Extracted information: Begin

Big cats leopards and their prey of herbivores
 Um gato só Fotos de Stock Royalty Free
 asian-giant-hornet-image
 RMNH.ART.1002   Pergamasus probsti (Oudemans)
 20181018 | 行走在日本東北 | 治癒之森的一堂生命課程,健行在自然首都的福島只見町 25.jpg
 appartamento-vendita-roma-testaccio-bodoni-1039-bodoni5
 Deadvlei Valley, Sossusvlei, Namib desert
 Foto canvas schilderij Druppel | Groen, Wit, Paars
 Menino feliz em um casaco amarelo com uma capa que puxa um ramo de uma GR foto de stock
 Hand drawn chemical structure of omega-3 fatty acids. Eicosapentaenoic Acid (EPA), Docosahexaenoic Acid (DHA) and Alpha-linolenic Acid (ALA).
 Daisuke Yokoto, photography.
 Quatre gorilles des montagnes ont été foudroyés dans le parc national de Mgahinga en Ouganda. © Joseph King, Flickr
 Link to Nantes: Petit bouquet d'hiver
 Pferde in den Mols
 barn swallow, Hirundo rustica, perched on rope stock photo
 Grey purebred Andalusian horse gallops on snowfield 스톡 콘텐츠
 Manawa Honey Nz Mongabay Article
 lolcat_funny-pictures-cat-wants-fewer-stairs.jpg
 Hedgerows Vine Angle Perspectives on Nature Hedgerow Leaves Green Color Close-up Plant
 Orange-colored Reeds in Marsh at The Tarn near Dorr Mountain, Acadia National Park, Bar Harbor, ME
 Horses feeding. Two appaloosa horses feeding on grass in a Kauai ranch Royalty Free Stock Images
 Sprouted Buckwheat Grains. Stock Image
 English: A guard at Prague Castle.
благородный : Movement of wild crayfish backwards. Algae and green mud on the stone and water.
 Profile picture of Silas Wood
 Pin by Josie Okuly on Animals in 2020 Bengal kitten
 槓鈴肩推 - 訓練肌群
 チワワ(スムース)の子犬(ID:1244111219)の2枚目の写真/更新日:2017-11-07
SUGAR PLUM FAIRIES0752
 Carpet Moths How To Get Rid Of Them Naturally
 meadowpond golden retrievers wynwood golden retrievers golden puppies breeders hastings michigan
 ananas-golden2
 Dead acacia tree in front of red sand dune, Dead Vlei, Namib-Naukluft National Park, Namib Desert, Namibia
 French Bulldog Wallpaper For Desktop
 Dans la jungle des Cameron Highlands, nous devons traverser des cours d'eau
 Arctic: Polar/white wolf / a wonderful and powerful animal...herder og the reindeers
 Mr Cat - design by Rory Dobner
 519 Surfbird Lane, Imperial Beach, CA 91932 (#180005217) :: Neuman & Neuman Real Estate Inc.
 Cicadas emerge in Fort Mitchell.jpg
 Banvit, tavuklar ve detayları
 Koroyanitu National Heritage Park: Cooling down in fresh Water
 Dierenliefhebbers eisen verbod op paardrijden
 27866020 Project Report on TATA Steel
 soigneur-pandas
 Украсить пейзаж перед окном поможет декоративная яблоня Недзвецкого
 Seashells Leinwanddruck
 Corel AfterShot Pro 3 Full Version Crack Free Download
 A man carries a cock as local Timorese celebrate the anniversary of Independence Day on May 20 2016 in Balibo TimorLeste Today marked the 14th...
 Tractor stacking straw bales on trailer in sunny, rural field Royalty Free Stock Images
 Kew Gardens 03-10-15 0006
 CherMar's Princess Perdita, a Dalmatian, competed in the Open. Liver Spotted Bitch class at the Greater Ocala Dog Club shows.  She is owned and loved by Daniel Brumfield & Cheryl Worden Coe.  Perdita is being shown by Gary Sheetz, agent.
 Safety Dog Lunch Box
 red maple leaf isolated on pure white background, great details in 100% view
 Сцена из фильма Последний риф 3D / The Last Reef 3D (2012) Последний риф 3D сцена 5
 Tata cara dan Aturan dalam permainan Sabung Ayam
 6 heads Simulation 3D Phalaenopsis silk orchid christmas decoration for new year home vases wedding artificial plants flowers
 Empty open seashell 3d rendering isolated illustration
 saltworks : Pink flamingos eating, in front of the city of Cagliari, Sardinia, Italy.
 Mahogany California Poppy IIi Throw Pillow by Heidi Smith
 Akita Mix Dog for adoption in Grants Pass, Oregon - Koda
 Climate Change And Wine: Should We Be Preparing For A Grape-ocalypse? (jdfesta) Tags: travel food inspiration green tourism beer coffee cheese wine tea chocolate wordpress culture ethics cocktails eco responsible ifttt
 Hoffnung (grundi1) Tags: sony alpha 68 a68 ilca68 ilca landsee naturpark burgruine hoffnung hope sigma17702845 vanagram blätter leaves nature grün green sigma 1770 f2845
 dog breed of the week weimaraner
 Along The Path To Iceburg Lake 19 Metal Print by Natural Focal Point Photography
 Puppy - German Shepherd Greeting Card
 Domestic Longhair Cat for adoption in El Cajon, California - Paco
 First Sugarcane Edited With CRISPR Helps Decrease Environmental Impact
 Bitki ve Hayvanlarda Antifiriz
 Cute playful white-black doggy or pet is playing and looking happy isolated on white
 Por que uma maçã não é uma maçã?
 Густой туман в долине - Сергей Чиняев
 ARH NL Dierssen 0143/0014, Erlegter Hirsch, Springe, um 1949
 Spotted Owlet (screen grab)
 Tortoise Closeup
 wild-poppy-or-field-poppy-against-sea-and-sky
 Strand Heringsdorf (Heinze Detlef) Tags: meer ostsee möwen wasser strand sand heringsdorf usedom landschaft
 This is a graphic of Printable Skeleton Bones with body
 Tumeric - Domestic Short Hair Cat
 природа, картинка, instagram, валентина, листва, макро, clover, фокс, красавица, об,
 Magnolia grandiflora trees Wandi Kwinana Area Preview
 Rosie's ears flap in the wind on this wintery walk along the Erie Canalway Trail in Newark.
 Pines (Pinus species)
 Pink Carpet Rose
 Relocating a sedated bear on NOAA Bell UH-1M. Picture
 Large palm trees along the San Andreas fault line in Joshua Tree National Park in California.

Extracted information: End

▶ _What needs to be done_: Count the lines in the listing above that include the word "Domestic", and respond with that number alone.

▶ _Solved problem_: 2